Effects of Ca2+ antagonists and K+-channel activators on K+-induced contractions in the rat aorta.

1. In the rat aortic ring with endothelium, suspended in a K+-free salt solution containing 1.25 mM Ca2+, the concentration-response curve to K+ (2-50 mM) was characterized by an initial small contractile phase occurring at 2-5 mM (Emax 1 = 0.67 +/- 0.18 g, n = 9) followed by a plateau (4-8 mM) and then a secondary contractile response (Emax2 = 1.64 +/- 0.13 g). 2. (-)-Bay k 8644 (0.01-0.3 microM) increased greatly the maximum of the first and only slightly that of the second contractile phase to K+. 3. In preparations treated with 0.3 microM (-)-Bay k 8644, only the contractile responses to low concentrations of K+ were inhibited by RP 49356 (0.1-1.0 microM), cromakalim (0.1-1.0 microM), nicorandil (1-10 microM), minoxidil sulphate (10 microM) or HA 1004 (1 microM). 4. In contrast, nitrendipine (0.01-0.1 microM) and diltiazem (1.0 microM) inhibited contractile responses to all concentrations of K+, whereas bucindolol (3 microM), dihydralazine (100 microM) and cinnarizine (1.0 microM) depressed only the second phase of the K+ concentration-response curve. 5. These results indicate that the enhancement by (-)-Bay k 8644 of the contractile response to low K+ (2-10 mM) is possibly due to activation of voltage-operated calcium channels (VOCs).

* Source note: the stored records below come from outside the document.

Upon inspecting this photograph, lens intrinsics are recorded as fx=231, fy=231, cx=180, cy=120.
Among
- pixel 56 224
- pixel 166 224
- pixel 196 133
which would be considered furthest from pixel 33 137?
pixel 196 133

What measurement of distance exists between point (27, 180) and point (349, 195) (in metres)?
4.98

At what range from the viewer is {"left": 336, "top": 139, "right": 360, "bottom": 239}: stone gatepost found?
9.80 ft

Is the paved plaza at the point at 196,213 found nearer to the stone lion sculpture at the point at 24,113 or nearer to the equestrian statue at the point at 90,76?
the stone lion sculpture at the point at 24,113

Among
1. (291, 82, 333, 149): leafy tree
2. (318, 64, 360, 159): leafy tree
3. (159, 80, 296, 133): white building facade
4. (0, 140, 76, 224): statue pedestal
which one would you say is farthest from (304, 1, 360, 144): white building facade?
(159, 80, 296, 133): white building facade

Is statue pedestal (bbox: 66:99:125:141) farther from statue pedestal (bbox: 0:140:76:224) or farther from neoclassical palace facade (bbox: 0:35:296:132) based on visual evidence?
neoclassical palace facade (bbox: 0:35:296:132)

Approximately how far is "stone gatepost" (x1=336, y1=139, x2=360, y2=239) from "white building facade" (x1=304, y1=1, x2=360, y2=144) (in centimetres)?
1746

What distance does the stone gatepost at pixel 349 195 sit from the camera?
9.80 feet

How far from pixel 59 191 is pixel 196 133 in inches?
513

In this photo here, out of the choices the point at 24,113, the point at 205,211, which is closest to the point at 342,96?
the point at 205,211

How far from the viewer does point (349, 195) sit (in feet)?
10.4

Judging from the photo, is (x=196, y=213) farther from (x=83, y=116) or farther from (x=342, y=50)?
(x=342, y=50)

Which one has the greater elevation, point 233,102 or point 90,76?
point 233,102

The inhibition by purported K+ channel activators (cromakalim, RP 49356, nicorandil, minoxidil sulphate) of these contractions is compatible with membrane hyperpolarization mediated by an increase in outward K+ current. This mechanism would lead to VOC closure and therefore a fall in free cytosolic Ca2+. 6. Thus, the determination of the effects of myorelaxant agents on the concentration-response curve to K+ in the presence of (-)-Bay k 8644, is a novel and simple functional approach to the discrimination quantitatively and qualitatively of activators of K+ channels from other classes of compounds (such as calcium entry blockers) or vasodilators with an as yet undetermined cellular mechanism (e.g. bucindolol).